SBA, Treasury to Disclose PPP Recipients

June 24, 2020

On June 19, the U.S. Small Business Administration (SBA) and the U.S. Department of the Treasury announced they have agreed with the bipartisan leaders—Sens. Marco Rubio (R-Fla.) and Ben Cardin (D-Md.) –Chair and Ranking Member of the Senate Small Business Committee to make public additional data regarding the Paycheck Protection Program (PPP) in order to ensure transparency and effectiveness in the program.

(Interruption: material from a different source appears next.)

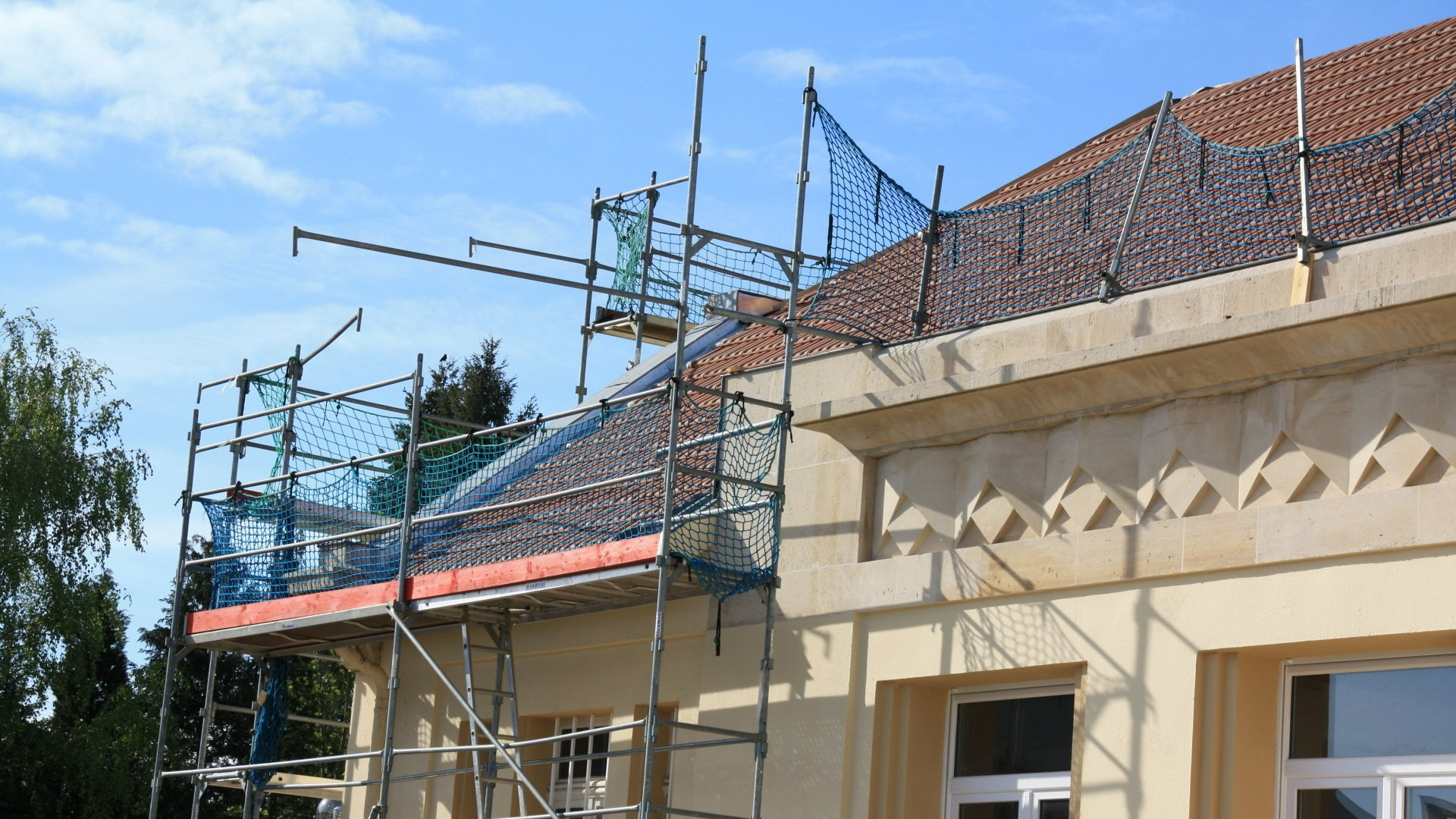 Installation d'échafaudage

According to the agreement, the SBA will disclose the business names, addresses, NAICS codes, zip codes, business type, demographic data, non-profit information, jobs supported and loan amount ranges for loans between $150,000 and $10 million. These categories account for nearly 75 percent of all PPP loans dollars approved. For loans approved below $150,000, totals will be released, aggregated by zip code, by industry, by business type and by various demographic categories. 

The issue has sparked some recent controversy as the Senate and Treasury Secretary Steven Mnuchin have both previously denied the release of PPP borrowers’ names. On May 5, the Senate blocked legislation introduced by Sen. Cardin, Leader Chuck Schumer (D-N.Y.), and several others that would have required the SBA to provide Congress and the public with timely, detailed borrower data.

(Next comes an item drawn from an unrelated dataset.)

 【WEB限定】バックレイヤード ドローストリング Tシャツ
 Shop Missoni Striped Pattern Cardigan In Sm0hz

Following, on June 3, Sens. Rubio and Cardin sent a letter to Sec. Mnuchin, and Jovita Carranza, Administrator of SBA, urging the agencies to provide additional data and reporting on the PPP, Economic Injury Disaster Loan program (EIDL), and Small Business Debt Relief programs as enacted and expanded by the CARES Act. The issue ignited even more controversy on June 10, when Sec. Mnuchin said at a Senate hearing that the names of loan recipients and the amounts were “proprietary information.” At that time, Sec. Mnuchin said the Trump administration would not reveal the names of companies and nonprofits that got the PPP loans, which are guaranteed by the government and can be forgiven in full if borrowers use a majority of the funds to pay their workers. The agencies had expressed worry that such disclosures might reveal proprietary information about the borrowers because the loans are based on payroll.

Over on the House side, Rep. Maxine Waters (D-Calif.), Chairwoman of the House Committee on Financial Services, Rep. Richard Neal (D-Mass.), Chairman of the House Committee on Ways and Means, and Rep. Nydia Velázquez (D-N.Y.), Chairwoman of the House Committee on Small Business, reminded the Department of the Treasury and the SBA of their duty to be transparent and accountable. Given the shared responsibility the Committees have to conduct oversight of Treasury and the SBA, the Committee Chairs requested the names of all recipients of PPP loans, the dollar amount of all loans received, as well as the names of all applicants that did not receive PPP loans.

Currently, the SBA releases a report detailing the distribution of PPP funds by NAICS sector on a weekly basis. The current PPP data that is disclosed includes total dollars approved, loan sizes, lender sizes and types, loans approved by state, top lenders, loans by industry sector and funds remaining. The SBA and Treasury have not yet announced when borrower names will be added to the report.